ChessTransformer200M
A 204M parameter chess-native transformer trained on Stockfish-labeled positions.
Architecture
- Encoder: FusedBoardEncoder (256d) — learned piece-color + square + context embeddings
- Backbone: 16-layer Transformer (1024d, 16 heads, FFN 4096, GELU, norm_first)
- Policy Head: SpatialPolicyHead (from×to square features, 512d)
- Value Head: WDL (win/draw/loss) classification
Training
- Dataset: avewright/chess-positions-lichess-sf (10.2M positions seen out of 48M available)
- Steps: 10,000 optimizer steps (effective batch 1024)
- Final Policy Loss: ~2.5 (estimated from loss curve)
- Top-1 Accuracy: 18.4% (on 5K eval positions vs Stockfish best moves)

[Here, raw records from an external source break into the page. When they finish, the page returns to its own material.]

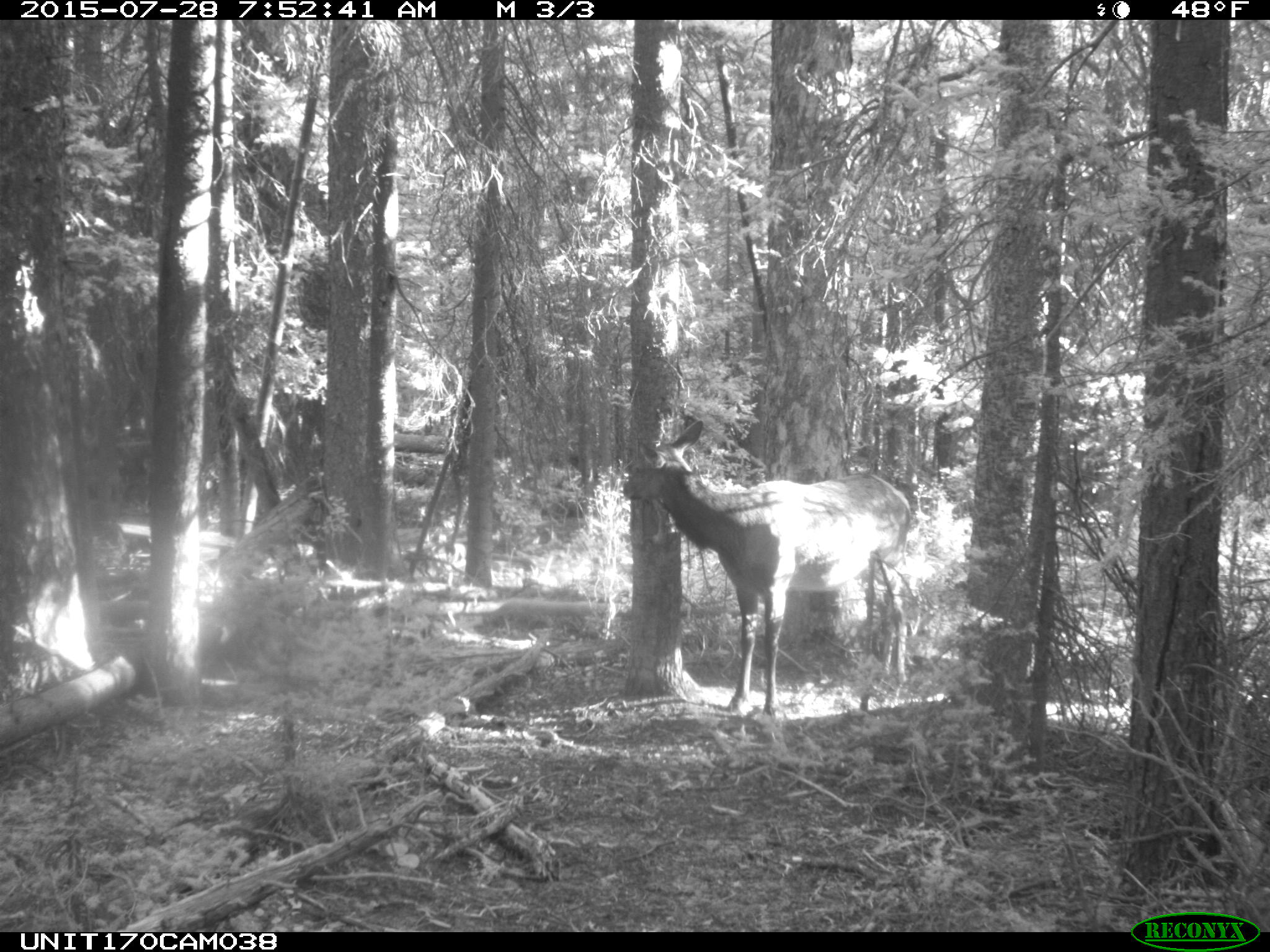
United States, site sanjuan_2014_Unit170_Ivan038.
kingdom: Animalia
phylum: Chordata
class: Mammalia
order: Artiodactyla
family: Cervidae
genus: Cervus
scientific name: Cervus elaphus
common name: red deer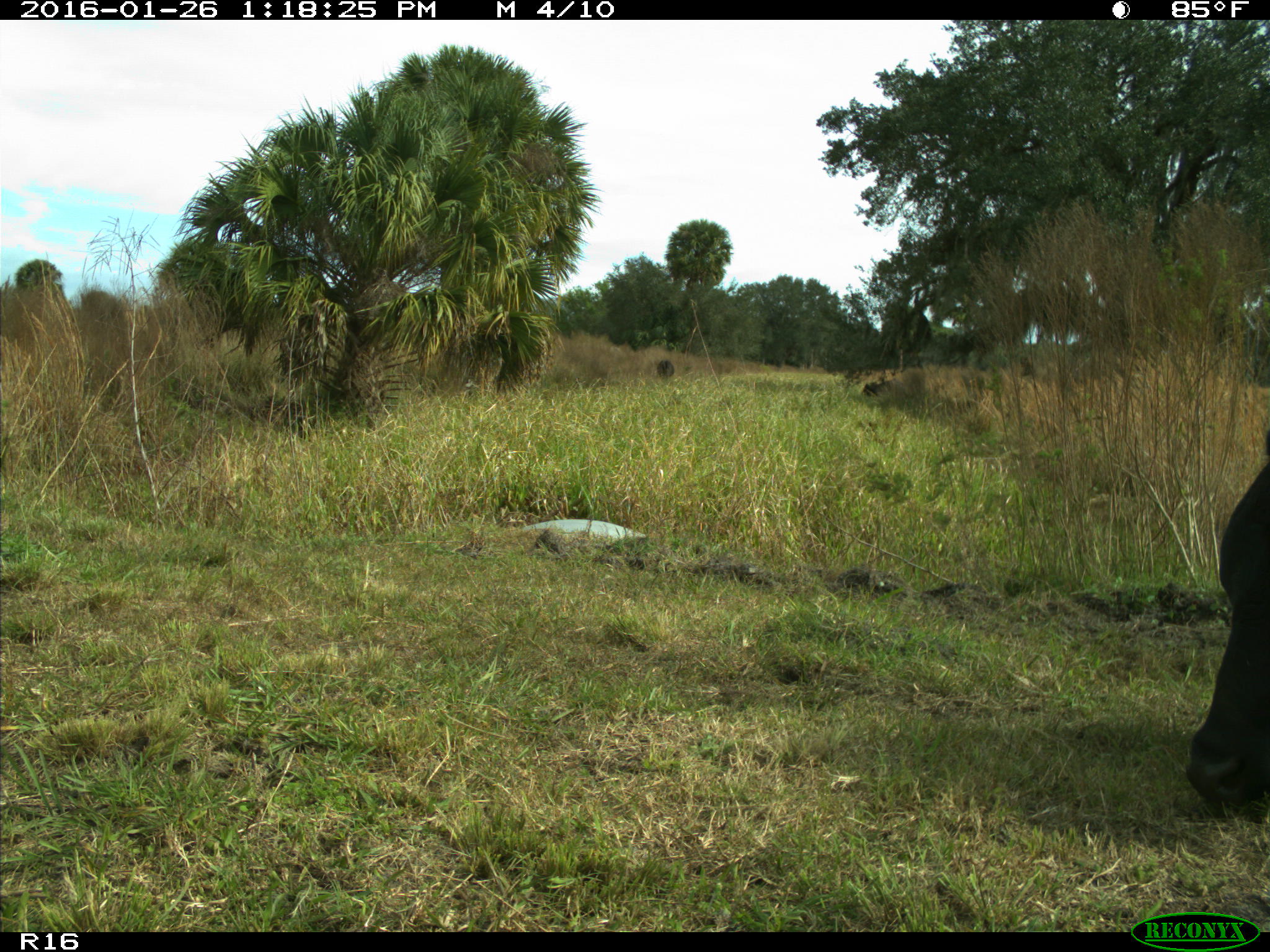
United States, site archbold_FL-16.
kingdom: Animalia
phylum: Chordata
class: Mammalia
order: Artiodactyla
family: Bovidae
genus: Bos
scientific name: Bos taurus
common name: domestic cow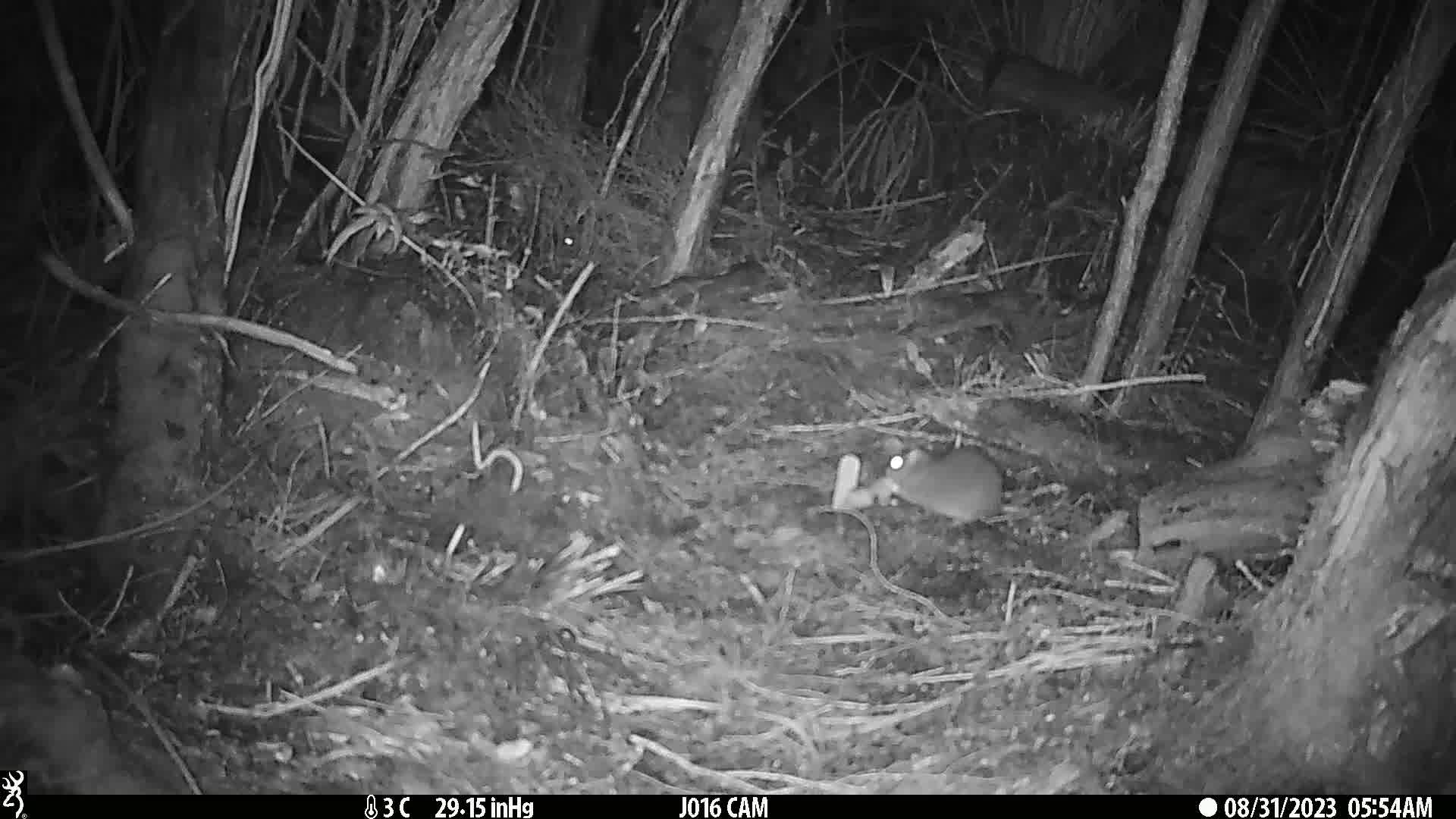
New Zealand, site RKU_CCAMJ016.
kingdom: Animalia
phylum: Chordata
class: Mammalia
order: Rodentia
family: Muridae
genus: Rattus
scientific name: Rattus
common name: rat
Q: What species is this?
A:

- GPU: NVIDIA A40 46GB, FP16 + torch.compile
- Training time: ~6 hours to step 10,000
Usage
import torch
from play import ChessTransformer200M, load_model, encode_board, get_model_move
import chess
model = load_model("best_model.pt", torch.device("cpu"))
board = chess.Board()
move, info = get_model_move(model, board, torch.device("cpu"))
print(f"Best move: {move.uci()}, Top 5: {info['top_moves']}")
Files
best_model.pt— Model weights only (816 MB)training_log.json— Loss curve dataconfig.json— Architecture config
Known Issues
- Training hit FP16 NaN at step ~13,800. Best checkpoint is step 10,000.
- Model is only ~21% through 1 epoch of the 48M subset dataset.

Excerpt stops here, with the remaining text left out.